The clinical outcomes were evaluated for 14 days after surgery. Although this duration is short, it emphasized that the therapeutic effect was obtained fairly rapidly. As shown in the results, Calves H and J had a guarded to poor prognosis. The left forelimb of Calf H had the most severe DIPJ angle (197.1°). Although this calf could walk normally with external fixation, it exhibited lameness with mild MPFD after the external fixation was removed on day 14 post-surgery. This suggests that external fixation primarily corrects a deformity of the MPJ, whereas a deformity of the DIPJ is more difficult to correct. In Calf H, the external fixation was continued, and non-lameness was achieved at 21 days post-surgery.
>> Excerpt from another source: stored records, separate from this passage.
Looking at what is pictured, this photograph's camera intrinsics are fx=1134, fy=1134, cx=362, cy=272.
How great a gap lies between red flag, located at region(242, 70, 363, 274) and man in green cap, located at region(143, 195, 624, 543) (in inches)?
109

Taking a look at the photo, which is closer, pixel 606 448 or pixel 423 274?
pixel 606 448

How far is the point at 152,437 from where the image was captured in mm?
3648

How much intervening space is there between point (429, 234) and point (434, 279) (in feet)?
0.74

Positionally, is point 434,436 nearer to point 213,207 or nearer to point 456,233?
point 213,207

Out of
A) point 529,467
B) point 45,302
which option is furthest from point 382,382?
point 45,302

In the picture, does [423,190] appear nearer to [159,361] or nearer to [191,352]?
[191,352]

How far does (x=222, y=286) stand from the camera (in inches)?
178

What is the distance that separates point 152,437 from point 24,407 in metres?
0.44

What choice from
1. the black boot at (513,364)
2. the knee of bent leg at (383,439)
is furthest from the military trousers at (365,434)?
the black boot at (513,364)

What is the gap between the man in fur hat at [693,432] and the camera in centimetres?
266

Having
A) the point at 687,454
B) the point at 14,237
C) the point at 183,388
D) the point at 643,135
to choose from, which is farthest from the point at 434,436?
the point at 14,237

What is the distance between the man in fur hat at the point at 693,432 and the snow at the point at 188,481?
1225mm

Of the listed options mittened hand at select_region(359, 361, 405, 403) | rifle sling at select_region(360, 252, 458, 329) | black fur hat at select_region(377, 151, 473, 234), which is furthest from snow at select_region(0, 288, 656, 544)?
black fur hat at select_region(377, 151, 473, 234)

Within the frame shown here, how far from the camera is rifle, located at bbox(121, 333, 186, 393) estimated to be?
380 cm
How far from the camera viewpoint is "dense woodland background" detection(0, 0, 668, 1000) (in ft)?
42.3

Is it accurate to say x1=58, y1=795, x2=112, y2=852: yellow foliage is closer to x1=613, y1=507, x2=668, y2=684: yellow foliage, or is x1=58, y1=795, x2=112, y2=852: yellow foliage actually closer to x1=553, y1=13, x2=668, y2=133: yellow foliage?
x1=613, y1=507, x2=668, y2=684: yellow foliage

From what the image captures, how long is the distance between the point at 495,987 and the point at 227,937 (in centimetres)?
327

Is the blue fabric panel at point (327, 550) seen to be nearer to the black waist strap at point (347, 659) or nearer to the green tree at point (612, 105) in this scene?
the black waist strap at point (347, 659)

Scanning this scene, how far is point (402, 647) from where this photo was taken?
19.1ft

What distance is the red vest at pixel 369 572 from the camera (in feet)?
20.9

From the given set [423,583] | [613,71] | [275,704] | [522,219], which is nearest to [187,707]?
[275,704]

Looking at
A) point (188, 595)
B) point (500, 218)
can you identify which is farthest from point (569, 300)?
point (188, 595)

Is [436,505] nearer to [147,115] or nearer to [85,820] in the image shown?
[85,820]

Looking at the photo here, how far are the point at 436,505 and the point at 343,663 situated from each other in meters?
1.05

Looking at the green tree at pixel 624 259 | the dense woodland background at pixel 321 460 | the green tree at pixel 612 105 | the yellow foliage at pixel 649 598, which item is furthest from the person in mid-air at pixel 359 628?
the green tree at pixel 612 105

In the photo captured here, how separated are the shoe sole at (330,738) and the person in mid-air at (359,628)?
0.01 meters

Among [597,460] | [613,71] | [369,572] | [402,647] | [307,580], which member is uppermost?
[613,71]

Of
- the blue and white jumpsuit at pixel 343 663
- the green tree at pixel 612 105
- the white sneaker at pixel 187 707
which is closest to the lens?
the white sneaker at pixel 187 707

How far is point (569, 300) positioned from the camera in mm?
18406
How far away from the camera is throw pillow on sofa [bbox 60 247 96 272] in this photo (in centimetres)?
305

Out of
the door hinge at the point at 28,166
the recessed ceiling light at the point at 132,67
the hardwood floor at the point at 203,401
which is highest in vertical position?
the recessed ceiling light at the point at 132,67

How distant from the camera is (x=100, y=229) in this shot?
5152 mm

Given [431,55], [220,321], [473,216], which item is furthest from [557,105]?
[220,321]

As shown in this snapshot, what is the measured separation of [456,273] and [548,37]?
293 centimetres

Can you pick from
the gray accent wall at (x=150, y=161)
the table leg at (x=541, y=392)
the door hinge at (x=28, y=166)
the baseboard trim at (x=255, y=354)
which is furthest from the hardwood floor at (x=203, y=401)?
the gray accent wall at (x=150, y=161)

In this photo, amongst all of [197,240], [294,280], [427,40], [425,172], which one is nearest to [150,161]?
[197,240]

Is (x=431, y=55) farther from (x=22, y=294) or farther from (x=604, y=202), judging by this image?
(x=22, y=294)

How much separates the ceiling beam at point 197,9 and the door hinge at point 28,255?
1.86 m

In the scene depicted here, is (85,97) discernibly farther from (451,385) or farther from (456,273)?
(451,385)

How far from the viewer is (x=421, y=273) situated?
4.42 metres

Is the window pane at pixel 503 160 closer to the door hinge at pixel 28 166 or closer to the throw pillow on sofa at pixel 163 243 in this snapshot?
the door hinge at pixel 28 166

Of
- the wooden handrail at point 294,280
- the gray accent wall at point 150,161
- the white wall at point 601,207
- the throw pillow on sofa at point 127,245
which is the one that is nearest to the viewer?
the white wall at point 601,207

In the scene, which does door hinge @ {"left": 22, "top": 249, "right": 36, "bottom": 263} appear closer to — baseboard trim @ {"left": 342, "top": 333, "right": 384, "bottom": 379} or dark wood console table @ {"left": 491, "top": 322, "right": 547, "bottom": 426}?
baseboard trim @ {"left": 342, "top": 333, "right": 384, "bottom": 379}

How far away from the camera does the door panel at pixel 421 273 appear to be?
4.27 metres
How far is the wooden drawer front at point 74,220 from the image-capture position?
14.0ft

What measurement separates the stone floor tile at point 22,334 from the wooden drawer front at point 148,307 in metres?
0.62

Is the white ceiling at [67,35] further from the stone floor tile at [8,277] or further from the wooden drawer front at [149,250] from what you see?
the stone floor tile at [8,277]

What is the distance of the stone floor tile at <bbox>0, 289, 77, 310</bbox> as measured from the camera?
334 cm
In contrast, the left forelimb of Calf I had the most severe MPJ angle (135.0°). Nevertheless, Calf I recovered to normal walking with a PVC pipe and cast fixation. In Calf J, the pre-surgical MPJ and DIPJ angles in the bilateral forelimbs were higher than the average values, indicating less severe flexural deformities in this calf relative to the other calves in the present study. However, Calf J exhibited lameness with moderate MPFD at 14 days post-surgery and had presented with cast fixation on the bilateral forelimbs at the time of hospital admission. This fixation might have influenced the post-surgical recovery of the joint deformities. Possibly, casting with wrist flexion might have caused joint contractures and thus prolonged the treatment period.
In the present study, 13 of 17 severe MPFD limbs required post-surgical external fixation. The MPJ and DIPJ angles of these 13 limbs exhibited a tendency toward more severe flexor deformities when compared with the angles of the other 4 limbs. In the calves of the present study, abnormal radiographic findings such as bone malformations and bone fractures were not observed. Hence, the flexor tendons and suspensory ligaments were the morphological features of concern in severely MPFD-affected limbs. External fixation after the transection of SDFT and DDFT effectively repaired limbs with severe MPFD, and particularly those with very severe deformities. We confirmed that the duration of applied external fixation after surgical treatment was shorter than those used in conventional methods [4, 11, 19]. However, it was difficult to define the criteria for surgery and post-surgical treatment in this study.
In summary, calves with severe MPFD were diagnosed according to clinical examinations and radiographs. The calves were then treated surgically via the transection of SDFT and DDFT while retaining the suspensory ligaments. After surgery, the calves received external fixations as needed. Consequently, 82% of the MPFD-affected limbs achieved a good prognosis within 14 days post-surgery, indicating a high recovery rate from severe MPFD. We conclude that positive surgical treatment involving SDFT and DDFT transection is a useful treatment for calves with severe MPFD.